Thanks to data science, we help you generate a business model change that takes advantage of the power of Machine Learning solutions. A consultancy that combines specialist expertise with the technical capabilities of IT and data analysts that characterize us. In this way, business and IT are aligned towards a direction of shared innovation.
Product as a Service
Monetizing the data of a company also means reaching more profitable and less risky business models, in a win-win logic. In this perspective, the product is realized as if it were a service (PAAS - Product as a Service). It is a winning paradigm change for industrial companies, which, thanks to Machine Learning algorithms, can offer their customers products by maximizing revenues and minimizing costs, for example those of invested capital.
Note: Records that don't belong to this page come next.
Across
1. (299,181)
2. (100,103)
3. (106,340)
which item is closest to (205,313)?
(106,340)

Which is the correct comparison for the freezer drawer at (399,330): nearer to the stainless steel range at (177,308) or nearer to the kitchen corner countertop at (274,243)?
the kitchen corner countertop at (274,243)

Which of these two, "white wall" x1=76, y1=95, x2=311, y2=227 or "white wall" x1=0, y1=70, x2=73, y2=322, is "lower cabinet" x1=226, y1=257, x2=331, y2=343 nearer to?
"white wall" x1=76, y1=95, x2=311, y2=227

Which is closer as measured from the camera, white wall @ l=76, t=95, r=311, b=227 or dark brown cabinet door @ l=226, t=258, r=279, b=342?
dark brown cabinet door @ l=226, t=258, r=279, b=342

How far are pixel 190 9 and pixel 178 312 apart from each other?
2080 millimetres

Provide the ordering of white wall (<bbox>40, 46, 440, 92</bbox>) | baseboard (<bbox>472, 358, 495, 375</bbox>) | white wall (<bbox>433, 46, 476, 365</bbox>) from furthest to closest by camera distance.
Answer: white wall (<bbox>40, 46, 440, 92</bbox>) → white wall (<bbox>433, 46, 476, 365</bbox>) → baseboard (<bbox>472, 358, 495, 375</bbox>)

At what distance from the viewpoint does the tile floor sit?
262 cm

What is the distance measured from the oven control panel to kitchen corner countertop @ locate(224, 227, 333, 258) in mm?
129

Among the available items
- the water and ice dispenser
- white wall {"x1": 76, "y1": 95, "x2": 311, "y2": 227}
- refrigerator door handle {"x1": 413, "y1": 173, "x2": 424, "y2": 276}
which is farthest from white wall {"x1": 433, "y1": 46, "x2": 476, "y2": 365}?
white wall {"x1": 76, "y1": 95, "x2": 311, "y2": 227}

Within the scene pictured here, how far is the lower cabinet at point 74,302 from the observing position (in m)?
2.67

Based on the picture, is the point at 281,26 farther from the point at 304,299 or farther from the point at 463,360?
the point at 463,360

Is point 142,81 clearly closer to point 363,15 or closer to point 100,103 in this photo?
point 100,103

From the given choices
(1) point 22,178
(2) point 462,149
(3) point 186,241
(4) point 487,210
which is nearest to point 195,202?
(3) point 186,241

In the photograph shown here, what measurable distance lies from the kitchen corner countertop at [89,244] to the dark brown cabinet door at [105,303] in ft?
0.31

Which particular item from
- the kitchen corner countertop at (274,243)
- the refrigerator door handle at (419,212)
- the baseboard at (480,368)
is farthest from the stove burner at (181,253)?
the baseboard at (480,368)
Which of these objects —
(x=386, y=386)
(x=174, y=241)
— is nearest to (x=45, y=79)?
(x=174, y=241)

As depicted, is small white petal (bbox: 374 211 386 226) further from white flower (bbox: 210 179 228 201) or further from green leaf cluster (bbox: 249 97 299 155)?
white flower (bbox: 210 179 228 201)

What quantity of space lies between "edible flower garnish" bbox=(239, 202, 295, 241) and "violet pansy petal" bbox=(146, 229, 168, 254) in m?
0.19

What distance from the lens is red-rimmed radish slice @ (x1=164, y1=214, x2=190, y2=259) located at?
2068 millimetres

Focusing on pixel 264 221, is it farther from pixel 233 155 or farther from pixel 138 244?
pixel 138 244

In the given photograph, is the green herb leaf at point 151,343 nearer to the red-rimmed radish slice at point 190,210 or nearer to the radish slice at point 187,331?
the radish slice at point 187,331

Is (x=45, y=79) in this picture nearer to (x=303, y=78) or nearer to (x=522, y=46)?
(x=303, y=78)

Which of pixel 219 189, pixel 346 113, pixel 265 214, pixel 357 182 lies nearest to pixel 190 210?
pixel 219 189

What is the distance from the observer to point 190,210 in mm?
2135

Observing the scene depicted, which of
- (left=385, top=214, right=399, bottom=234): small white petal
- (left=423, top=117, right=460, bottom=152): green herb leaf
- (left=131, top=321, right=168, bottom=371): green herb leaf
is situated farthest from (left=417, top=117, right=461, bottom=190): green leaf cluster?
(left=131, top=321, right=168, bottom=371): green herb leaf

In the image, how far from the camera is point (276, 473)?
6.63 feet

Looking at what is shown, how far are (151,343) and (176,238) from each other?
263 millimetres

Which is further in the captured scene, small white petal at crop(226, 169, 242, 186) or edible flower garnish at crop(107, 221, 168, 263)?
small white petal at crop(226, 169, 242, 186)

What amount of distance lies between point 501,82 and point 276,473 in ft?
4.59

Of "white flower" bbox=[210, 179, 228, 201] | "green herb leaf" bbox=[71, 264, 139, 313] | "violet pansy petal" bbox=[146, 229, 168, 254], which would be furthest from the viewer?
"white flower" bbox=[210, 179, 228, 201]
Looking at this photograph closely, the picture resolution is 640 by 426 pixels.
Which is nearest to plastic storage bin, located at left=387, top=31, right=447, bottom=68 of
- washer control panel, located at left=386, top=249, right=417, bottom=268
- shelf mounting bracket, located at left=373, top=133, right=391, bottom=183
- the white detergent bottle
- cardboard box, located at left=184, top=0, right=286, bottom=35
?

We optimize the Research and Development process to automate, speed up and integrate it with the productive ecosystem. Thanks to Machine Learning technology, we develop algorithms that learn from previous iterations of trials, tests and discarded prototypes. In this way, custom software development will be more streamlined and customized to your needs, making more effective and functional research and development in the entire production ecosystem.
Adaptive Quality Control
Through automation processes with Machine Learning algorithms, adaptive quality control is built through the use of performance data and laboratory controls. It’s an advanced quality control, meaning that it not only reduces the costs of defectiveness and assembly, but manages the entire production chain in order to improve and satisfy customers.
We support our customers in the implementation of an adaptive management of maintenance work on industrial equipment and products using Machine Learning technology. The whole business benefits from this, as evidenced by an increase in profit and an enhancement of the economic impact. The result is smart maintenance both at a technical and at a pricing level, adapting the interventions over time according to selected parameters.